Department of Cardiovascular, Neural and Metabolic Sciences, IRCCS Istituto Auxologico Italiano, P.le Brescia 20, 20149 Milan, Italy.
ICT & Biomedical Technology Integration Unit, Centre for Innovation and Technology Transfer (CITT), Fondazione Don Carlo Gnocchi Onlus, Via Capecelatro 66, 20148 Milan, Italy.
Applied Technology for Neuro-Psychology Lab, IRCCS Istituto Auxologico Italiano, P.le Brescia 20, 20149 Milan, Italy.
Department of Psychology, Catholic University of Milan, Largo A. Gemelli 1, 20123 Milan, Italy.
Department of Pathophysiology and Transplantation, "Dino Ferrari" Center, Università degli Studi di Milano, Via Francesco Sforza 35, 20122 Milan, Italy.

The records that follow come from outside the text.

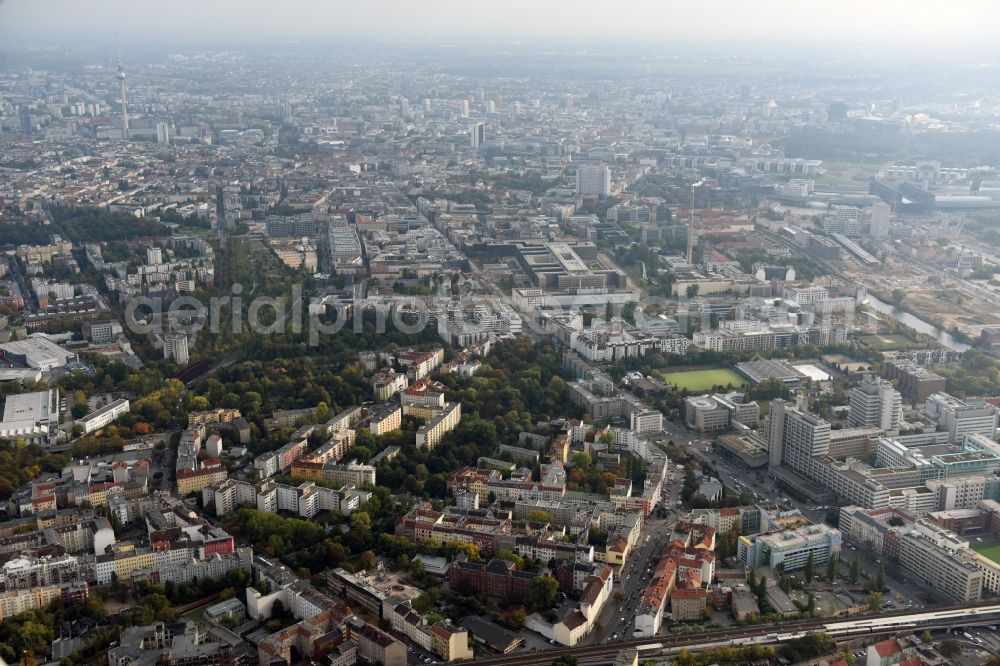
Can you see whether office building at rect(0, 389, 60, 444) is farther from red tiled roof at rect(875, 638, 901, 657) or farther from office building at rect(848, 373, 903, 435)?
office building at rect(848, 373, 903, 435)

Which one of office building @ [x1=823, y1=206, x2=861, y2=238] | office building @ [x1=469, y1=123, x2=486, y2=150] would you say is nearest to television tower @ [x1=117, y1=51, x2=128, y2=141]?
office building @ [x1=469, y1=123, x2=486, y2=150]

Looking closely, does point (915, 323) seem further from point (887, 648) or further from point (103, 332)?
point (103, 332)

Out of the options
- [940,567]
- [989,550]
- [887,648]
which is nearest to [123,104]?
[989,550]

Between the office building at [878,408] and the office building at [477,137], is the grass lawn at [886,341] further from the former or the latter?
the office building at [477,137]

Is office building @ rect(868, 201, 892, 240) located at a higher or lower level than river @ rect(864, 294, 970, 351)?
higher

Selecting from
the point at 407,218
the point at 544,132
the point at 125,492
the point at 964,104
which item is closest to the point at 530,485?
the point at 125,492

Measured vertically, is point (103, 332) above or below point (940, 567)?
above

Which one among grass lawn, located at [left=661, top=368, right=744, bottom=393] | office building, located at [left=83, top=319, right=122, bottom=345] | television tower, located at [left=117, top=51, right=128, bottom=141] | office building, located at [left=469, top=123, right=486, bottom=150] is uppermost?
television tower, located at [left=117, top=51, right=128, bottom=141]

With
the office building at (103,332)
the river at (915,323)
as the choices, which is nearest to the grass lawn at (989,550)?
the river at (915,323)
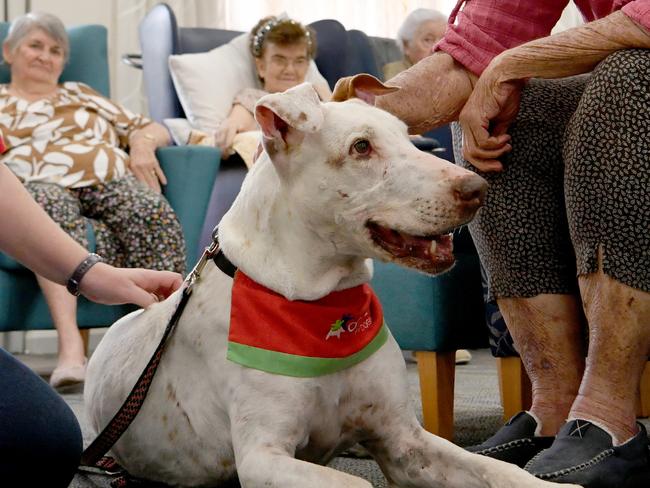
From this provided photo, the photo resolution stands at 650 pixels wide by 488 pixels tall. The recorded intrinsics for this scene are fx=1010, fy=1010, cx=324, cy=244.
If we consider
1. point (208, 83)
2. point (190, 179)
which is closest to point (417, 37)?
point (208, 83)

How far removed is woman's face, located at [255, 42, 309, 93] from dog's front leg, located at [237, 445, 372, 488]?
107 inches

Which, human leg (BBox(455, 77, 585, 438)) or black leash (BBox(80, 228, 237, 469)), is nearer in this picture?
black leash (BBox(80, 228, 237, 469))

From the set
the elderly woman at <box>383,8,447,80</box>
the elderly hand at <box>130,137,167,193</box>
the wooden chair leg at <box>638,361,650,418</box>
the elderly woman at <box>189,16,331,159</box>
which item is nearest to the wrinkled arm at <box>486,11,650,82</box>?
the wooden chair leg at <box>638,361,650,418</box>

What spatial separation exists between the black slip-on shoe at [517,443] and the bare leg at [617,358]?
14 cm

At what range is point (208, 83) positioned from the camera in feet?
12.4

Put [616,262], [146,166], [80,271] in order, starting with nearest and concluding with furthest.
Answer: [616,262], [80,271], [146,166]

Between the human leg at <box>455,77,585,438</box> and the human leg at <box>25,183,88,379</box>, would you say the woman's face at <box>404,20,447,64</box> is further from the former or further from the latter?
the human leg at <box>455,77,585,438</box>

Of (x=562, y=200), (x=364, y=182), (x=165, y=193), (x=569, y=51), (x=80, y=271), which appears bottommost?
(x=165, y=193)

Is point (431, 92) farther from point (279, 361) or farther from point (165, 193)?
point (165, 193)

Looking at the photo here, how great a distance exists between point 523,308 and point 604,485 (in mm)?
343

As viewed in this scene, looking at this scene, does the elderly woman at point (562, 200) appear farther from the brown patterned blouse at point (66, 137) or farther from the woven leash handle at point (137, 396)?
the brown patterned blouse at point (66, 137)

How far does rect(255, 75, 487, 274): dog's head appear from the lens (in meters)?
1.20

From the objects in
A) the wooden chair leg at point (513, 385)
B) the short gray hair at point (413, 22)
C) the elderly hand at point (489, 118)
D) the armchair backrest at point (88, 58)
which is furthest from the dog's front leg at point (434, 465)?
the short gray hair at point (413, 22)

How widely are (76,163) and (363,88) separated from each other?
1.97 metres
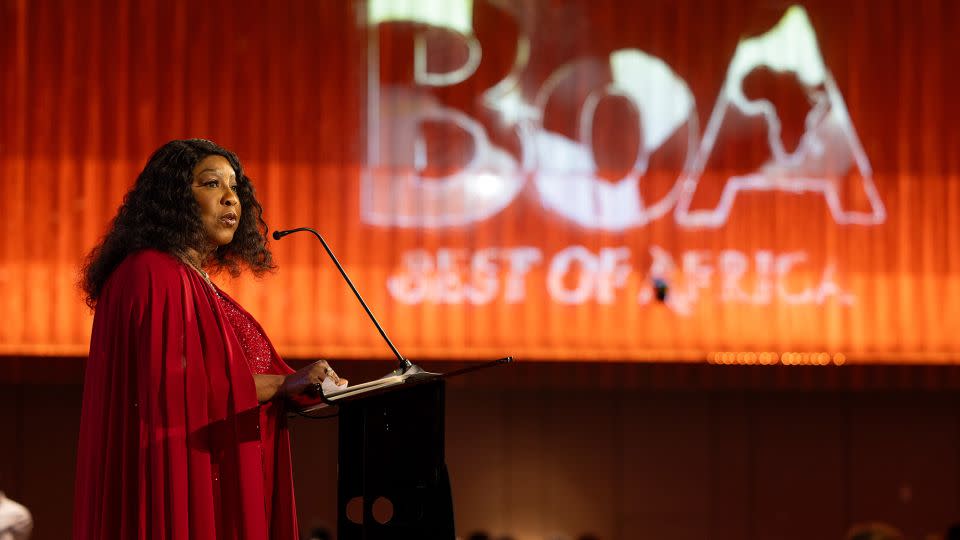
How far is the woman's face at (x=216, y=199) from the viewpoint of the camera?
227cm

Alongside the best-known applications of brain-computer interface (BCI) technology for restoring communication abilities and controlling external devices, we present the state of the art of BCI use for cognitive assessment and training purposes. We first describe some preliminary attempts to develop verbal-motor free BCI-based tests for evaluating specific or multiple cognitive domains in patients with Amyotrophic Lateral Sclerosis, disorders of consciousness, and other neurological diseases. Then we present the more heterogeneous and advanced field of BCI-based cognitive training, which has its roots in the context of neurofeedback therapy and addresses patients with neurological developmental disorders (autism spectrum disorder and attention-deficit/hyperactivity disorder), stroke patients, and elderly subjects. We discuss some advantages of BCI for both assessment and training purposes, the former concerning the possibility of longitudinally and reliably evaluating cognitive functions in patients with severe motor disabilities, the latter regarding the possibility of enhancing patients' motivation and engagement for improving neural plasticity. Finally, we discuss some present and future challenges in the BCI use for the described purposes.